Scan the geometry numbers at the end of this first ride and you’ll notice that the Heckler has a steep, 77º effective seat angle. This was measured at my saddle height, with the Reverb dropper post about 10mm from fully slammed. What this means, in combination with the mid-length chainstays, is that the Heckler makes a respectable hillclimber. It’s not difficult to get the right balance between keeping the front wheel down and the rear wheel from losing traction, so you can use the motor to your advantage and get up trails you’d normally only ever ride down. Santa Cruz has also reduced the anti-squat, to allow the suspension more freedom under pedalling loads. This is exactly what you want on an e-bike, as you spend more time in the saddle anyway, and the input from the motor is smoother and more consistent than if the bike was powered by legs alone.
To improve ground clearance, Santa Cruz has fitted 165mm Shimano cranks across the size range, but despite this move we did suffer quite a few pedal strikes. A bit of familiarity and we learned to time our pedal strokes more accurately, but the Shimano motor is quick to cut out when you stop pedalling, so you can end up grinding to a frustrating halt on technical climbs as a result.
Back to the question of handling though, and does the Heckler live up to its audacious claim of being the most agile e-bike on the market? In a word, no, although I would qualify that by saying it is far from being the least agile, either. It’s good, but not great; adept in the turns, but front heavy, so it gets a bit cumbersome when you want to lift the front end, or get it over an obstacle on the trail. Manuals and bunny hops are much more difficult, even than rival bikes with bigger (heavier) batteries and longer chainstays. How playful a bike feels is closely related to how poppy the front end feels, and the Heckler has the heavy head of a teenager on a Monday morning during exam week. Depending on which frame size fits you, that balance will change. The smaller frame sizes will have an even greater front end weight bias, whereas the XL and XXL will be more neutral.

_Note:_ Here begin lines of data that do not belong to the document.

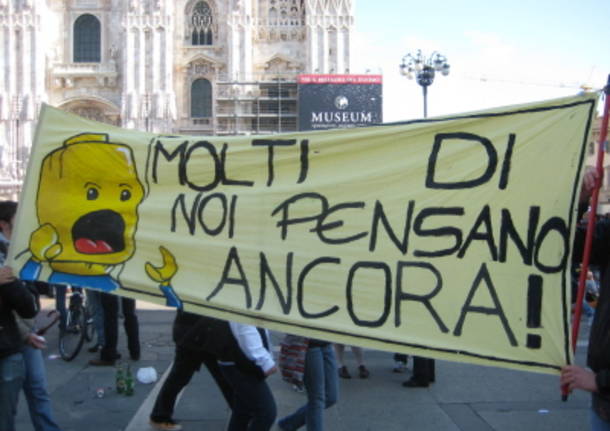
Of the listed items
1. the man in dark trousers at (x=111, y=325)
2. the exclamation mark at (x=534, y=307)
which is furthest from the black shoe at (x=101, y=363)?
the exclamation mark at (x=534, y=307)

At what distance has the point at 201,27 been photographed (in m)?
40.9

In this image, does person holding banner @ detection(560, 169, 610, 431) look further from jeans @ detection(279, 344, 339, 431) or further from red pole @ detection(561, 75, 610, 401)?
jeans @ detection(279, 344, 339, 431)

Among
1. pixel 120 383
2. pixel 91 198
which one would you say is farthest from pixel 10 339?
pixel 120 383

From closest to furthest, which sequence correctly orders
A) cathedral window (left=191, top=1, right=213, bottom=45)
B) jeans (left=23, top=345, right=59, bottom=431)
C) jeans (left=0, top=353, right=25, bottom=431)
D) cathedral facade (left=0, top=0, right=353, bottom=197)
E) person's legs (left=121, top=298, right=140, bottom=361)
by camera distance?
jeans (left=0, top=353, right=25, bottom=431) < jeans (left=23, top=345, right=59, bottom=431) < person's legs (left=121, top=298, right=140, bottom=361) < cathedral facade (left=0, top=0, right=353, bottom=197) < cathedral window (left=191, top=1, right=213, bottom=45)

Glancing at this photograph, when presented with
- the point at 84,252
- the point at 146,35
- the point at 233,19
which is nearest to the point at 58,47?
the point at 146,35

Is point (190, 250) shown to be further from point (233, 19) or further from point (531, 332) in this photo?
point (233, 19)

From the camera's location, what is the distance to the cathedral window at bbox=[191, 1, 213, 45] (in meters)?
40.8

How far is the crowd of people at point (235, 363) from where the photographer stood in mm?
2535

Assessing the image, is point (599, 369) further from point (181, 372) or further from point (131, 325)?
point (131, 325)

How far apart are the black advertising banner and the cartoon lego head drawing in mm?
34116

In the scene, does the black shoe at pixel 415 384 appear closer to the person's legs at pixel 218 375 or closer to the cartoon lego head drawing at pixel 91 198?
the person's legs at pixel 218 375

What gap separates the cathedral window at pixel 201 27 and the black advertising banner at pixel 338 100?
8.05 m

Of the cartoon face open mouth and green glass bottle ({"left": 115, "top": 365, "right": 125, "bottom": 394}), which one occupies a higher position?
the cartoon face open mouth

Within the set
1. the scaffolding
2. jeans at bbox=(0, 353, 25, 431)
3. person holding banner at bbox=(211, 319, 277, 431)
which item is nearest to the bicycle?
jeans at bbox=(0, 353, 25, 431)
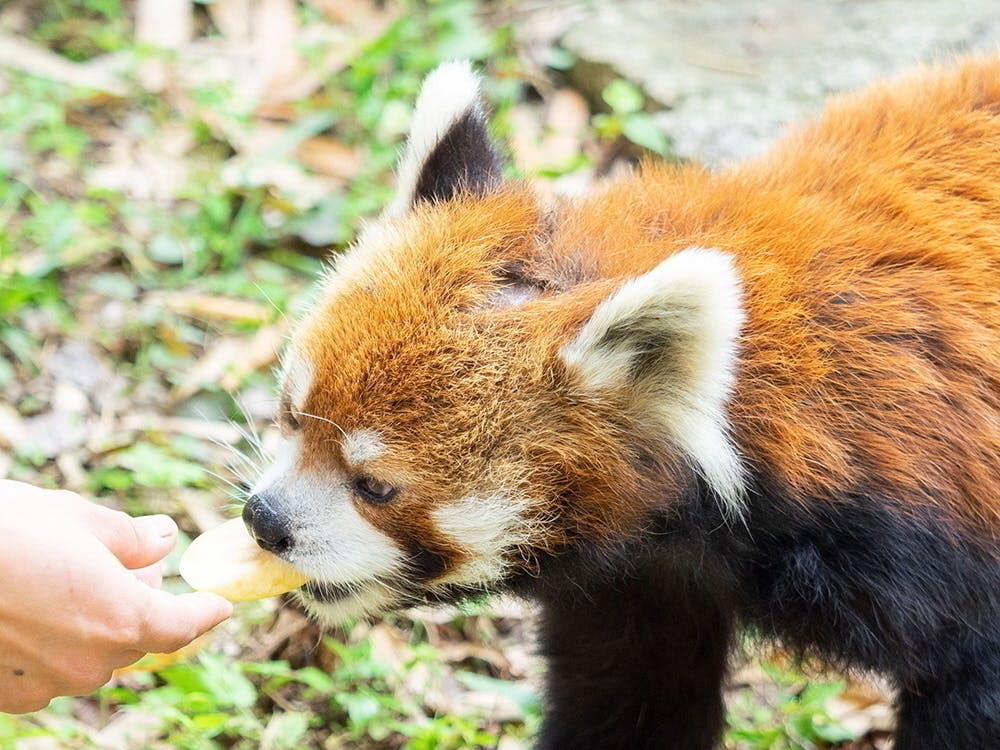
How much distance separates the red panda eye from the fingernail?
1.35 ft

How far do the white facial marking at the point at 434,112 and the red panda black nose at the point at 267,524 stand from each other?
837 mm

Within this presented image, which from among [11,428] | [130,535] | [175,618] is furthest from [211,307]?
[175,618]

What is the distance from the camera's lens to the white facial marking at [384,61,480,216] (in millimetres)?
3164

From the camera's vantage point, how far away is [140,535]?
266 cm

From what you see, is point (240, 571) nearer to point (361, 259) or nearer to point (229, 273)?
point (361, 259)

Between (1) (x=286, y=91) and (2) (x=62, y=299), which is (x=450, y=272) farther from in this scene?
(1) (x=286, y=91)

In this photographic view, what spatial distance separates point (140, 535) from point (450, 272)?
881mm

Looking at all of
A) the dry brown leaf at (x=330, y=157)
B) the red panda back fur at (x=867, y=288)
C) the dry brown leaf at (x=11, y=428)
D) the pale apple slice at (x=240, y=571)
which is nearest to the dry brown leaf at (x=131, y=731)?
the pale apple slice at (x=240, y=571)

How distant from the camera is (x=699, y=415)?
265 cm

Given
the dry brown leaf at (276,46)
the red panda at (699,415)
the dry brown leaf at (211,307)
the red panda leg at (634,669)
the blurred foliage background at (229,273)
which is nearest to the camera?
the red panda at (699,415)

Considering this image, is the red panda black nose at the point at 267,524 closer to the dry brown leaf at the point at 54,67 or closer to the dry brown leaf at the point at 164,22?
the dry brown leaf at the point at 54,67

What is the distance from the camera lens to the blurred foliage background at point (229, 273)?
3920mm

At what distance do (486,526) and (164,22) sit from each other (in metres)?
4.74

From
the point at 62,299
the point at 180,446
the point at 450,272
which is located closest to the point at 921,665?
the point at 450,272
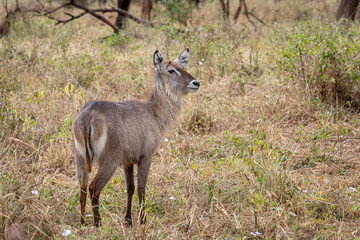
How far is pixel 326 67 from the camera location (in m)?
5.34

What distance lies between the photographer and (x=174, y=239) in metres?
3.08

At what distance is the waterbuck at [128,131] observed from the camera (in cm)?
309

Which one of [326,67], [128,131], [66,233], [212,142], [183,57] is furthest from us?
[326,67]

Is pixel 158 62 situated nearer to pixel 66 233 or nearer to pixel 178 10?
pixel 66 233

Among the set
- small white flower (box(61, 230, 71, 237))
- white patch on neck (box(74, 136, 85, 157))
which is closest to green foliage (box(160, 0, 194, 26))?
white patch on neck (box(74, 136, 85, 157))

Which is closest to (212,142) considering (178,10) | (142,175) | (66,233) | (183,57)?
(183,57)

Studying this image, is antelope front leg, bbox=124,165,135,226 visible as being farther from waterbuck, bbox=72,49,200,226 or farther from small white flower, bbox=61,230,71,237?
small white flower, bbox=61,230,71,237

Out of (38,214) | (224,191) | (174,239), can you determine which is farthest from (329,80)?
(38,214)

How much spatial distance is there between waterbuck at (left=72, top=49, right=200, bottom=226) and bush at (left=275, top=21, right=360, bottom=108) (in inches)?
81.7

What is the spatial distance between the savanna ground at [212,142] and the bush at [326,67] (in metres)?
0.02

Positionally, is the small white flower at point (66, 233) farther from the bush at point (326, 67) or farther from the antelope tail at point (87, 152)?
the bush at point (326, 67)

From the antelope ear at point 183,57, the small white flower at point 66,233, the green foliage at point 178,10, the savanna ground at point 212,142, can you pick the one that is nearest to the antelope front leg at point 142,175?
the savanna ground at point 212,142

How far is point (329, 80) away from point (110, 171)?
3506mm

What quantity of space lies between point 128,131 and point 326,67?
3.17m
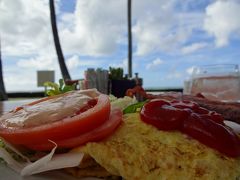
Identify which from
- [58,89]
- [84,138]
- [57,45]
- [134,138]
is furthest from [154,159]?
[57,45]

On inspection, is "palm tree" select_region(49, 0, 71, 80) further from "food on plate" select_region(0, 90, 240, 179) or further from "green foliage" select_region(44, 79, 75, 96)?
"food on plate" select_region(0, 90, 240, 179)

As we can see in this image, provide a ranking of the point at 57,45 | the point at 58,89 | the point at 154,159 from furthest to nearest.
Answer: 1. the point at 57,45
2. the point at 58,89
3. the point at 154,159

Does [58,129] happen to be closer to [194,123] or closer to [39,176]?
[39,176]

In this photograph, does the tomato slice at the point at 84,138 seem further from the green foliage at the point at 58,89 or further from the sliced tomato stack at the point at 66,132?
the green foliage at the point at 58,89

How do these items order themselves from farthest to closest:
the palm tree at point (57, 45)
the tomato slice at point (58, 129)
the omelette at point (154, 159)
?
the palm tree at point (57, 45)
the tomato slice at point (58, 129)
the omelette at point (154, 159)

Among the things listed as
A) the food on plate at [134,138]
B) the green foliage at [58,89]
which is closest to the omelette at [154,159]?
the food on plate at [134,138]

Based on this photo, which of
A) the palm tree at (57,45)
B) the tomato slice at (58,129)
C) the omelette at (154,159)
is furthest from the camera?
the palm tree at (57,45)
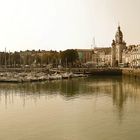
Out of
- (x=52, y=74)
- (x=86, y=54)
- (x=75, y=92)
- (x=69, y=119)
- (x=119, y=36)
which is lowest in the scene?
(x=69, y=119)

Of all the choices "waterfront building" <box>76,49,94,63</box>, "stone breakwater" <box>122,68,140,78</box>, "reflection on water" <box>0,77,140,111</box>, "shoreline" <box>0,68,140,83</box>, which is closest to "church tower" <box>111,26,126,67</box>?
"shoreline" <box>0,68,140,83</box>

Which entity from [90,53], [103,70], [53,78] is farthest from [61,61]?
[90,53]

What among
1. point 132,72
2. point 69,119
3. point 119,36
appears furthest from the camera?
point 119,36

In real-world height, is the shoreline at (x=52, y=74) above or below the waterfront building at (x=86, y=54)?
below

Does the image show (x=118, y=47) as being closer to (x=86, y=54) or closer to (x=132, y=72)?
(x=132, y=72)

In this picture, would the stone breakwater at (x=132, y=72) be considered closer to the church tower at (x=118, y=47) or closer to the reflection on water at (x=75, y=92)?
the reflection on water at (x=75, y=92)

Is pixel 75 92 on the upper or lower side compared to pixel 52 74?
lower

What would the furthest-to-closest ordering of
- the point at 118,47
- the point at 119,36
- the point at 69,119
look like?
the point at 118,47 → the point at 119,36 → the point at 69,119

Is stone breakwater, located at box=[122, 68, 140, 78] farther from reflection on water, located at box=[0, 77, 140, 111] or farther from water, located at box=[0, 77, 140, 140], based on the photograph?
water, located at box=[0, 77, 140, 140]

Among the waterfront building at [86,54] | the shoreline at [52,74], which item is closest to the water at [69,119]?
the shoreline at [52,74]

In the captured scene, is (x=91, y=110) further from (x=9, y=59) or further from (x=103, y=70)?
(x=9, y=59)

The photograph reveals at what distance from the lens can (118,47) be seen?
105750mm

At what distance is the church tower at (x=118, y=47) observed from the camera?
344 feet

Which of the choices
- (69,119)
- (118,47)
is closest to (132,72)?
(118,47)
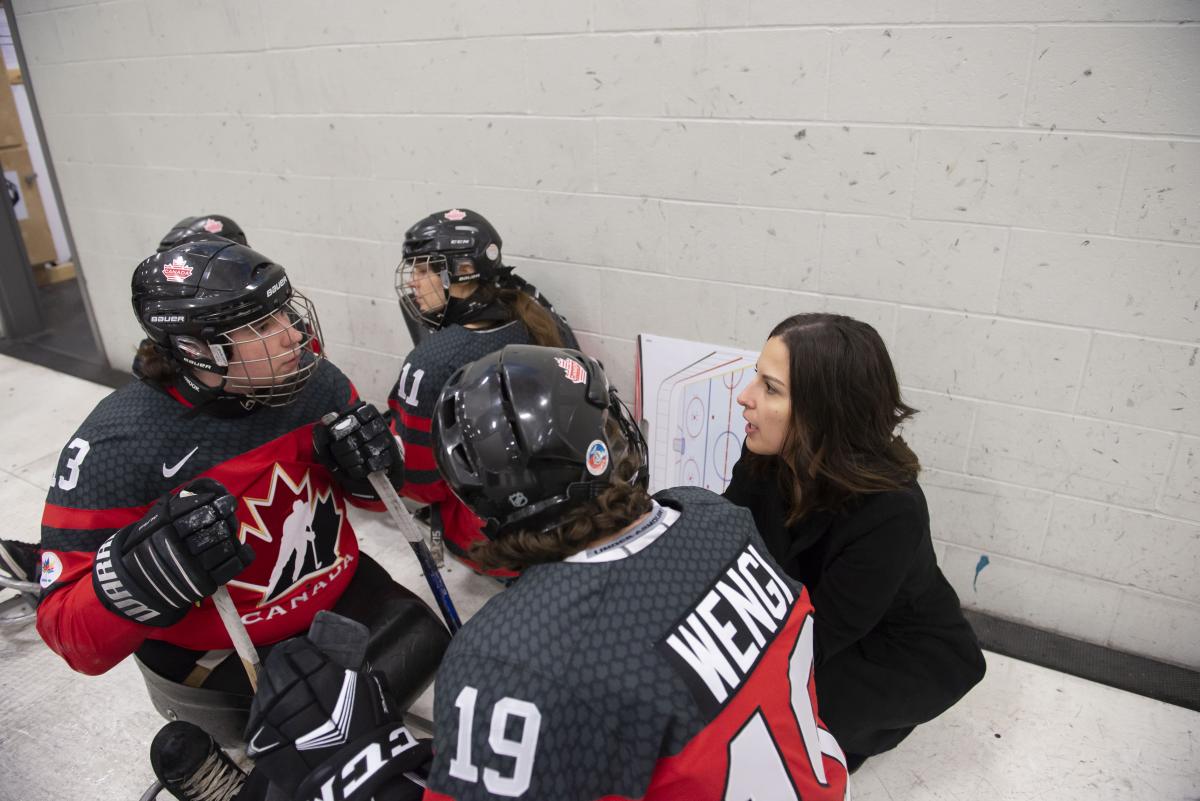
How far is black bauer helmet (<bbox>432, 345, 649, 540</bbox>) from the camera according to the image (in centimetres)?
99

Those small wheels mean you can make direction changes with consummate ease, trusting in the grip generated by the meaty 2.6in Maxxis tyres and the unflinching stability of the central mass. But the small front wheel can push a bit in certain situations, and it can be tricky to get settled mid-turn. I would love to try a Heckler with a 29in wheel up front, as I think a mullet option could make it easier to commit once in the turn without taking away some of its willingness to initiate direction changes.
Suspension response feels perfectly matched front to rear. There’s good grip on small chatter from both the 36 Grip2 fork and the VPP with its Super Deluxe shock. Support builds with a predictable, linear progression that holds you up in turns and gives plenty to lean against when generating speed and pop. Full travel is reserved for big drops and jumps, and never arrives with a metallic fanfare. There’s plenty of grip when you’re off the brakes, but get on the big four-piston Code brakes, with their 200mm rotors, and the Heckler seems to tense up and skip across braking bumps.
Verdict
Where does that leave the Heckler then? It's not a bad first attempt at an e-bike for a brand that was so vociferously against them. It's well made, has a couple of smart features, boasts a comprehensive warranty and the sizing is excellent. But it's also expensive, it doesn't deliver on its promise of class-leading handling, and there are alternatives on the market with more up-to-date power units and larger capacity batteries.